Monday, April 25, 2011

SuperPhillip's Favorite VGMs - Character Parade Edition

Welcome to a new week on SuperPhillip Central. As always we begin with the favorite VGMs. This week we'll visit with characters such as Mega Man X, Mario, Professor Layton, and Sora from Kingdom Hearts. Nothing to it but to do it!

v706. Mega Man Maverick Hunter X - Opening Stage - Central Highway

Mega Man Maverick Hunter X was a PlayStation Portable remake of the Super Nintendo classic, Mega Man X. There was the ability to play as X nemesis, Vile, new level arrangements, and pretty new visuals to gawk at. The soundtrack was also remixed as evident by the track you're listening to now, Opening Stage - Central Highway. It was great seeing an old 16-bit classic get the remake treatment, and it was an excellent addition to the PSP library. Unfortunately this title was overlooked by many gamers and sold poorly. Thanks, PSP owners. You screwed everyone out of remakes of the sequels!



v707. Mario Party 3 - Chilly Waters

Mario Party 3 was the final game in the trio of Mario Party games for the Nintendo 64. Chilly Waters was the first board in the game full of snowmen, icy traps, and familiar characters from Mario 64. Out of the trio of N64 Mario Party games, Mario Party 3 is the game that I remember the least of. I do know that Waluigi made his first Mario Party appearance in the game, having his own board. He was a playable character, too, alongside Daisy. Out of the Nintendo 64 Mario Parties, though, my favorite happens to be Mario Party 2. The first Mario Party game had too many ridiculous mini-games that required robotic rapid finger movements. You could have the blisters to prove it.



v708. Professor Layton and the Unwound Future - The Professor's Trunk (Minicar)


Professor Layton is a series that features a story where progression is gained through solving simple to complex brain teasers and puzzles. The franchise is still strong having just released its fifth installment in Japan. Of course, the rest of the world has only seen three games. The minicar mini-game had players placing directional tiles to guide the professor's minicar to the goal. The catch is that you only had a limited amount of tiles to work with, and when you throw in the ability to make the car leap, and you have one complex and thoroughly challenging (and fun) mini-game.

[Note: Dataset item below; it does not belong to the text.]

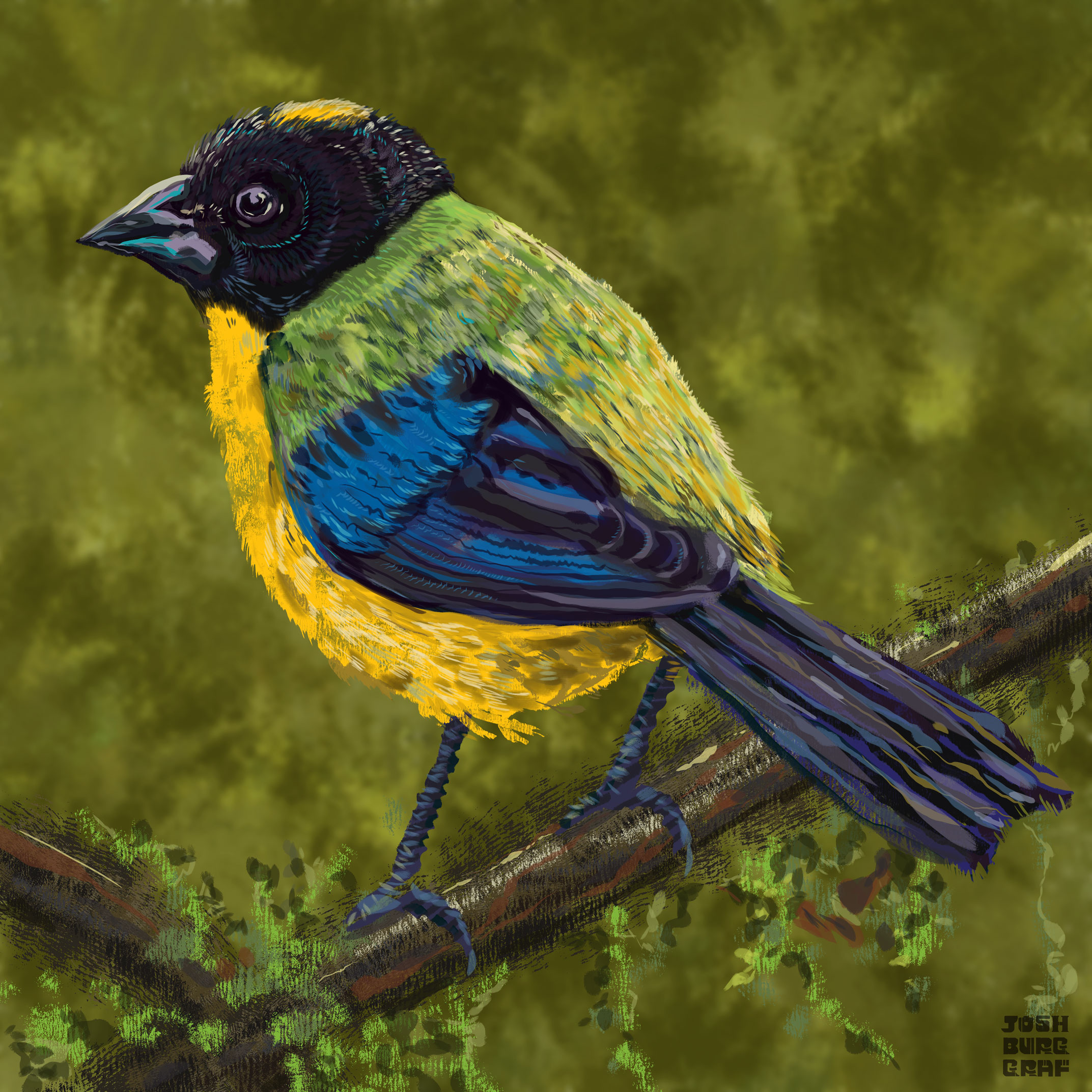 blackchinnedmtntanager_01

v709. Killer7 - Electronical Parade


Nothing like haunting carnival music to get you in the mood to track down and slay Heaven's Smiles. Killer7 was originally planned as one of the Capcom Five, a handful of Gamecube exclusives that would propel the system to new heights. It didn't turn out as planned. Dead Phoenix was canceled, Viewtiful Joe got an upgrade on the PlayStation 2, same with Resident Evil 4, P.N. 03 was a dud, and Killer7 wound up on the PS2 as well. To be fair the Gamecube did get Gotcha Force which almost makes up for it.

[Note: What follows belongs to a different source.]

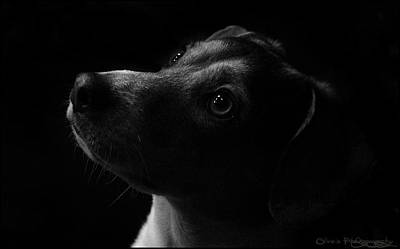Rotty Photograph - Admiration by Alivia Houdek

v710. Kingdom Hearts II - Dance to the Death


Dance to the Death is the final boss theme of the Beauty and the Beast world in Kingdom Hearts II. The soundtrack was composed by Yoko Shimomura who has an illustrious career. I recently tried my hand at Kingdom Hearts: Birth by Sleep, but I was quickly put off by the steep difficulty curve, poor camera and lock-on, and trying to juggle cycling through commands and controlling my guy. As you can read in my review, this is one Kingdom Hearts game you can pass on. As for Kingdom Hearts II, that was a surprisingly great game. Its soundtrack is even better.